Aim -> Locate the line that contains "Ordered from furthest to nearest, how would". Reproduce it and all following lines up to the end of the material, exactly and with nothing added.

(Rows of spatial question data)

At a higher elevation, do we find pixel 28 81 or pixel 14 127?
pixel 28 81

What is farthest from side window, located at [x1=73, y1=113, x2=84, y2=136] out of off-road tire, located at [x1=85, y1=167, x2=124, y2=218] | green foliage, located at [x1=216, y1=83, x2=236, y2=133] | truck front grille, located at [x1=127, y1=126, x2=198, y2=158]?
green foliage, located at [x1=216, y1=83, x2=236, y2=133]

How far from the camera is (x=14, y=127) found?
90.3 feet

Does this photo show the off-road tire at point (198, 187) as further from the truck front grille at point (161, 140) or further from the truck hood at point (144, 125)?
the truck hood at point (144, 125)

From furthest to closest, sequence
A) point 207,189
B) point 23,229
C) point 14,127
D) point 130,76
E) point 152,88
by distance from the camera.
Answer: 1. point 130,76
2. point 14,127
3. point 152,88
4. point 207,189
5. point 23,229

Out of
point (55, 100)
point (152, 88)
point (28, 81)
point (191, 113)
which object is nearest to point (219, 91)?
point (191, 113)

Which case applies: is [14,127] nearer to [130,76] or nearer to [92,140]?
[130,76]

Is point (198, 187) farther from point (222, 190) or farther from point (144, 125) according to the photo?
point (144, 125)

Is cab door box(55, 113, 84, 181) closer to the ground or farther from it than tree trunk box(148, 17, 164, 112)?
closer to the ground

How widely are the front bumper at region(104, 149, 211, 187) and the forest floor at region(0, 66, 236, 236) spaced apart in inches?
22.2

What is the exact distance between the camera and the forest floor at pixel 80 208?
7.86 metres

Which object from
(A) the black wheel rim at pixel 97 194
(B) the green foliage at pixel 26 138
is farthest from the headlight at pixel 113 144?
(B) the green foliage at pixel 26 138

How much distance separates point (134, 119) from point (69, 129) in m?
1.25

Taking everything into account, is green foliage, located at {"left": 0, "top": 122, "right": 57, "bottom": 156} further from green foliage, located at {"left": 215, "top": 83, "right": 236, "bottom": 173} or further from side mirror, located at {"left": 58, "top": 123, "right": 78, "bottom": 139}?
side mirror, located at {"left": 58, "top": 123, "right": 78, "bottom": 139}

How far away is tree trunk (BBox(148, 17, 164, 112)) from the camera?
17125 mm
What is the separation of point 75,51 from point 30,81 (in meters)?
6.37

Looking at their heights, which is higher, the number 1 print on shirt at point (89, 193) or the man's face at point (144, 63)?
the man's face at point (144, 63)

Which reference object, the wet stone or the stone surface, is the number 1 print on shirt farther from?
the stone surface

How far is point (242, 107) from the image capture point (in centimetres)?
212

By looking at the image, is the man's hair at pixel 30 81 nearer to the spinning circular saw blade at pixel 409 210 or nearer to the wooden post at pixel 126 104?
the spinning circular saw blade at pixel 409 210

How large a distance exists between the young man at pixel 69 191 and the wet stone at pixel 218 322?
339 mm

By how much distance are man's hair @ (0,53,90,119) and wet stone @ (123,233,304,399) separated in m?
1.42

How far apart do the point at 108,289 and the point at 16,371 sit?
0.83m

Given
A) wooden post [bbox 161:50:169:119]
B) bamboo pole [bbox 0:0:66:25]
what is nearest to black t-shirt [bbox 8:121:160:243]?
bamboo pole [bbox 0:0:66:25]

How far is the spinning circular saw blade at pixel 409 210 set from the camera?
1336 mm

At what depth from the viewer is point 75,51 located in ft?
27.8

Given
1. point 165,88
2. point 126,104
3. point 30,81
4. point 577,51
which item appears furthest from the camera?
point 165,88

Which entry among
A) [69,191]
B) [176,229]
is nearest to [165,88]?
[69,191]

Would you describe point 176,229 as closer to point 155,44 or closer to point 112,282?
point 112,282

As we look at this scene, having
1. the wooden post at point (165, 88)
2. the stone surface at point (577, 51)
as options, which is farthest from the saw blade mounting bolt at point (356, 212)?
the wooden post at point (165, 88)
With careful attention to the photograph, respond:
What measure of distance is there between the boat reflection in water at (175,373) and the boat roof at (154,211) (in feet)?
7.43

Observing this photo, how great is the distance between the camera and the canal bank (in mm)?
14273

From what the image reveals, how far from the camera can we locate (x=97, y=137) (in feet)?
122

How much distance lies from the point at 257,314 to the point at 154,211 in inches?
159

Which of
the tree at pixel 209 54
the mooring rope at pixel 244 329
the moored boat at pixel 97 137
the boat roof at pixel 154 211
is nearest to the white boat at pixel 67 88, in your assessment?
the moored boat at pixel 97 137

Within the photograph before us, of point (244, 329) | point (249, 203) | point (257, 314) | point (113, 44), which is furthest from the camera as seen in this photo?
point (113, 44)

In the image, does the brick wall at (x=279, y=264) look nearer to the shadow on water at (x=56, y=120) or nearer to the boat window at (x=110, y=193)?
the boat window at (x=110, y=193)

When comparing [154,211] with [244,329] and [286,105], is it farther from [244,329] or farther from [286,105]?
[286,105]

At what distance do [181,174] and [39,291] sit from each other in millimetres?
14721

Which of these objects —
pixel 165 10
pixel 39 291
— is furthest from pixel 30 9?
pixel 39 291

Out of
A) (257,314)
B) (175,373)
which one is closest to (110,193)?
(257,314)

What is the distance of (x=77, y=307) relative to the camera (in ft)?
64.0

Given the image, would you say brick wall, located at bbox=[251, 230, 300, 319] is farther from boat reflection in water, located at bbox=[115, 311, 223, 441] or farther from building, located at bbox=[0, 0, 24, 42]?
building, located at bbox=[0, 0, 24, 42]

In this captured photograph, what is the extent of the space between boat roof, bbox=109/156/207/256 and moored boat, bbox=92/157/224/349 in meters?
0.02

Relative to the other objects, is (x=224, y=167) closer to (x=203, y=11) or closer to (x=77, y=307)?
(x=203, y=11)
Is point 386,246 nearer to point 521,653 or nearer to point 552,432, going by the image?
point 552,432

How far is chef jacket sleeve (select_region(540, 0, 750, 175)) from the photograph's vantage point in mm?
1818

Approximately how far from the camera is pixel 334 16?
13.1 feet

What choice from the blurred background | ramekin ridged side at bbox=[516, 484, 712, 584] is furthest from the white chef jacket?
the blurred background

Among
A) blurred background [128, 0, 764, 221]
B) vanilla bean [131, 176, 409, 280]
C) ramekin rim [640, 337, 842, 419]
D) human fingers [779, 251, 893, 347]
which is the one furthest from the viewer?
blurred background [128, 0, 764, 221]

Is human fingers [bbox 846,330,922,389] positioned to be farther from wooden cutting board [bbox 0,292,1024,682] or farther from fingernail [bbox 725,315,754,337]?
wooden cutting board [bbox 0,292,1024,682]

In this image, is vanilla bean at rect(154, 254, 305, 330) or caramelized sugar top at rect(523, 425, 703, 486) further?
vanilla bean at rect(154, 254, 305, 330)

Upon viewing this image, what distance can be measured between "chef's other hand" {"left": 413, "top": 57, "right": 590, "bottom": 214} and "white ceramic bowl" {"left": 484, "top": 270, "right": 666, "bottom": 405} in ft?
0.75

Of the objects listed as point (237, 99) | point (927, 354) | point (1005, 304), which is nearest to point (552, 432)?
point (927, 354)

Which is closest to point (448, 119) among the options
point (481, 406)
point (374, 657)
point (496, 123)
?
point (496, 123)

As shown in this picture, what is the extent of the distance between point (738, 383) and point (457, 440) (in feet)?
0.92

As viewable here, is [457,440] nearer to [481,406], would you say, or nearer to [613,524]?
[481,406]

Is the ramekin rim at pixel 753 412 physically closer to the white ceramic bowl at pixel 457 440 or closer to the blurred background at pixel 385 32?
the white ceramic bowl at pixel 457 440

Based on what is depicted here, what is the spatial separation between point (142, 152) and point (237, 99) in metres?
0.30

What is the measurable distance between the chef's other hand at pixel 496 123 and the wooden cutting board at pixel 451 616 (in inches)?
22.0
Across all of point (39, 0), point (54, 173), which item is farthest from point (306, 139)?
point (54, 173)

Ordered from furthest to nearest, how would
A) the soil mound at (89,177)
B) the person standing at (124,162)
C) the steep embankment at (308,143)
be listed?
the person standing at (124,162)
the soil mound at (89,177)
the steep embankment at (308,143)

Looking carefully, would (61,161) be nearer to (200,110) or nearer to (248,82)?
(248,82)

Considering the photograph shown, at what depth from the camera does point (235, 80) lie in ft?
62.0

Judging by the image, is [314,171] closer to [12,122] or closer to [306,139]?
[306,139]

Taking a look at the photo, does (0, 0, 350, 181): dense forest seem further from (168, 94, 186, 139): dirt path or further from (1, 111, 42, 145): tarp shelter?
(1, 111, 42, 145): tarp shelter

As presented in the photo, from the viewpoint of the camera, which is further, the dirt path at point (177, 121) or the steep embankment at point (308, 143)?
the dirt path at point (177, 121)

Task response ->
Ordered from furthest to nearest, how would
A) the soil mound at (89,177)
B) the person standing at (124,162)
C) the steep embankment at (308,143)
be listed?
the person standing at (124,162)
the soil mound at (89,177)
the steep embankment at (308,143)

Looking carefully, would (61,161) be nearer to (200,110) or nearer to (248,82)?
(248,82)

Considering the photograph shown, at what depth from the camera does point (235, 80) lie in ft?
62.0

Judging by the image, is [314,171] closer to [12,122] or closer to [306,139]?
[306,139]

Taking a look at the photo, does (0, 0, 350, 181): dense forest seem further from (168, 94, 186, 139): dirt path or further from (1, 111, 42, 145): tarp shelter?
(1, 111, 42, 145): tarp shelter

As presented in the photo, from the viewpoint of the camera, which is further, the dirt path at point (177, 121) or the steep embankment at point (308, 143)?
the dirt path at point (177, 121)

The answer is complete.